* Written exercise:
Please retype the data word for word, starting with the line that contains "What is the quantified" and going on through the end of the data.

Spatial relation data
******
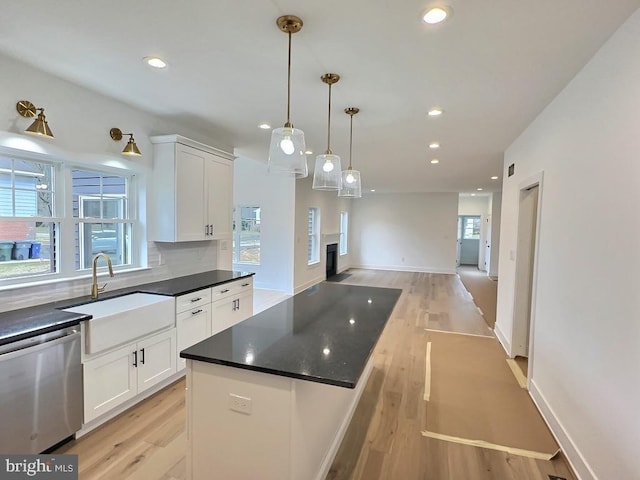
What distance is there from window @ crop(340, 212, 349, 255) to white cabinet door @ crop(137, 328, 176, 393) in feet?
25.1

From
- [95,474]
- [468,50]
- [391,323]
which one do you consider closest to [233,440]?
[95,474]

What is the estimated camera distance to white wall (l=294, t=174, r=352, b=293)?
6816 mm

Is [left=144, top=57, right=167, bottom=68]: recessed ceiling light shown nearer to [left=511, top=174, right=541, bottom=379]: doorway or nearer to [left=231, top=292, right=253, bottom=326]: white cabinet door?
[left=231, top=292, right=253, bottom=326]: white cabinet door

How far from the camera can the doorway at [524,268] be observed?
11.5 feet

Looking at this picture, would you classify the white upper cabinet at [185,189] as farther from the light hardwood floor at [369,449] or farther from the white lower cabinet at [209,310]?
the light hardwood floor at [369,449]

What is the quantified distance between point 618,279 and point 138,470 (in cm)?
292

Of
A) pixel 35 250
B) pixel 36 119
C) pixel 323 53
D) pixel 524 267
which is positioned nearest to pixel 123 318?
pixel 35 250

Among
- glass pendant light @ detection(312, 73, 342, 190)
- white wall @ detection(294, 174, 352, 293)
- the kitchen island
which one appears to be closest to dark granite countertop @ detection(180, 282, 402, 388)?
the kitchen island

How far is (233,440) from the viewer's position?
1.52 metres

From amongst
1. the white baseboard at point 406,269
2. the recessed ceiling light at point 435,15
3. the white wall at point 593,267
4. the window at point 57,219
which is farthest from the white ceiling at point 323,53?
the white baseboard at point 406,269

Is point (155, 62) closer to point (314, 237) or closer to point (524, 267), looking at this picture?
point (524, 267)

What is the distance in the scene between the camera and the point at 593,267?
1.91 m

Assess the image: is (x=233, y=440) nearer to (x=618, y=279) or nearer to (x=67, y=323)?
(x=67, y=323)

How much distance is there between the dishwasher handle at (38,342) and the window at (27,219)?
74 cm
******
* Solved exercise:
What is the quantified distance between point 618,279 and point 138,470 (in cm)?
292

Of
A) pixel 35 250
B) pixel 36 119
C) pixel 323 53
D) pixel 524 267
which is positioned nearest to pixel 123 318?
pixel 35 250

Among
- glass pendant light @ detection(312, 73, 342, 190)
- white wall @ detection(294, 174, 352, 293)
- the kitchen island
which one appears to be closest to dark granite countertop @ detection(180, 282, 402, 388)?
the kitchen island

How far is (233,440) from the viewer's position?
1.52 metres

From amongst
1. the white baseboard at point 406,269
2. the recessed ceiling light at point 435,15
3. the white wall at point 593,267
4. the window at point 57,219
which is farthest from the white ceiling at point 323,53?
the white baseboard at point 406,269

Is point (155, 62) closer to point (314, 237) or closer to point (524, 267), looking at this picture?
point (524, 267)

What is the distance in the scene between the camera and the point at 593,267?
1.91 m

Assess the image: is (x=233, y=440) nearer to (x=618, y=279) or nearer to (x=67, y=323)?
(x=67, y=323)

How much distance is there between the dishwasher handle at (38,342) and the window at (27,219)?
74 cm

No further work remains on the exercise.